Nonetheless, at its best, the songs really do stand up and demand to be counted. HAPPY HOUR, for example, is as close to melancholy Waits as you could get without breaching copyright, yet remains a thrillingly glum song to hear in its own right. And CHICKERING ANGEL lyrically echoes Paul Simon’s AMERICA (“I could feel my heart beat when Amy lit a cigarette / And put her hand on my knee / And I said, angel / I’m sad and I don’t know why”) before turning into a pathetic tale of a tragic Bonnie & Clyde misadventure.

And this is where Ryan’s attraction might lie. Just when you think you know where he’s going, he confounds your expectations. Doubtless, there is a good deal of movie-witnessed cliché here, but there is also enough telling insight (“Tell a joke, light a smoke, just let the day go for now,” for example, from HAPPY HOUR) to make you stop and want to listen again. Like some of the very best American songwriters, he uses media-filtered experience as a reference point to describe his own universe: and it is a challenging place.
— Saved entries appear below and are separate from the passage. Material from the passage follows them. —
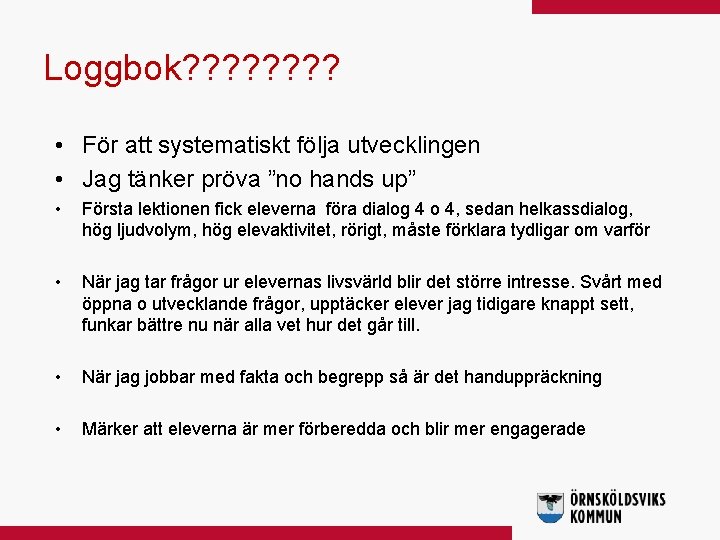 Loggbok????????

• För att systematiskt följa utvecklingen
• Jag tänker pröva ”no hands up”
• Första lektionen fick eleverna föra dialog 4 o 4, sedan helkassdialog, hög ljudvolym, hög elevaktivitet, rörigt, måste förklara tydligar om varför

• När jag tar frågor ur elevernas livsvärld blir det större intresse. Svårt med öppna o utvecklande frågor, upptäcker elever jag tidigare knappt sett, funkar bättre nu när alla vet hur det går till.

• När jag jobbar med fakta och begrepp så är det handuppräckning

• Märker att eleverna är mer förberedda och blir mer engagerade

ÖRNSKÖLDSVIKS KOMMUN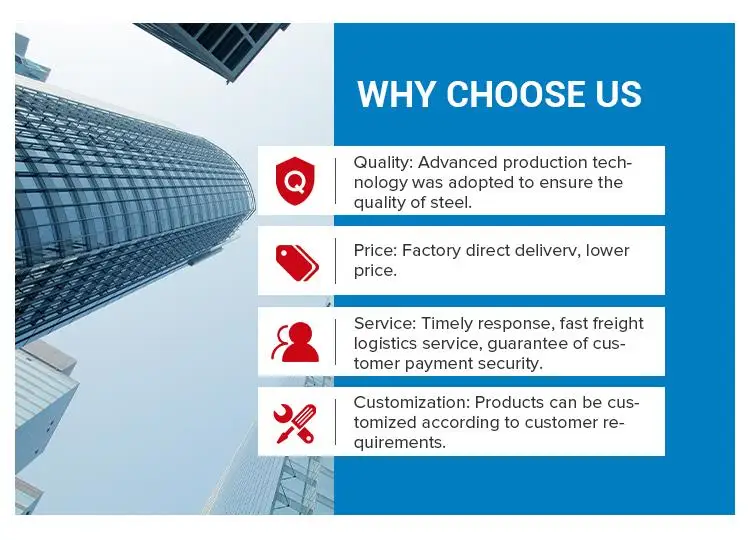 WHY CHOOSE US

Q

Quality: Advanced production technology was adopted to ensure the quality of steel.

Price: Factory direct deliverv, lower price.

Service: Timely response, fast freight logistics service, guarantee of customer payment security.

Customization: Products can be customized according to customer requirements.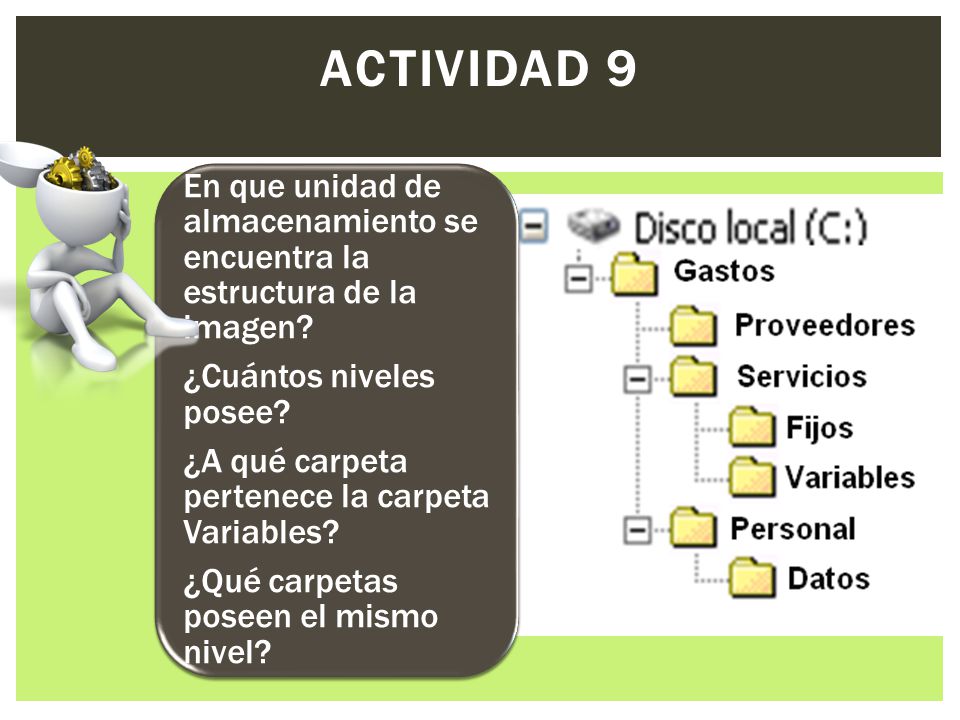 ACTIVIDAD 9

En que unidad de almacenamiento se encuentra la estructura de la imagen?

¿Cuántos niveles posee?

¿A qué carpeta pertenece la carpeta Variables?

¿Qué carpetas poseen el mismo nivel?

Disco local (C:)
Gastos
Proveedores
Servicios
Fijos
Variables
Personal
Datos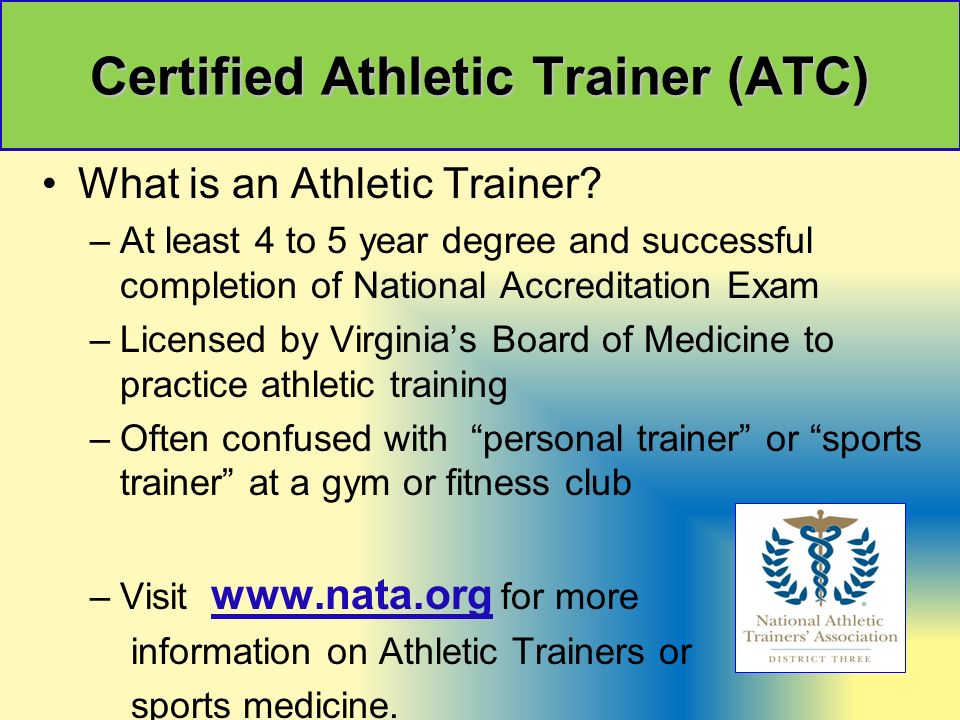 Certified Athletic Trainer (ATC)

• What is an Athletic Trainer?

– At least 4 to 5 year degree and successful completion of National Accreditation Exam

– Licensed by Virginia's Board of Medicine to practice athletic training

– Often confused with "personal trainer" or "sports trainer" at a gym or fitness club

– Visit www.nata.org for more information on Athletic Trainers or sports medicine.

National Athletic Trainers' Association
DISTRICT THREE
But it is not all slow stuff. There is a cover of the Clash’s SOMEONE GOT MURDERED (the Clash are something of a touchstone amongst One Little Indian’s band of singer-songwriters). And there is the radio friendly NIGHT WATCHMAN – an upbeat tale about a 13 year old boy who witnesses the death of his brother and the brutalisation of his mother, before stabbing his father to death (“I remember summer crickets, I stabbed him 30 times / My name is Hank Low: I was 13 years old / I was the night watchman.” Thank you and goodnight.)

Ultimately, the whole thing is a grower. You keep going back for just one more listen, and each play reveals something new in the landscape he paints. The decision not to detract from the songs with different arrangements may be a brave one (and perhaps commercial suicide), but for the patient listener it will pay off in spades.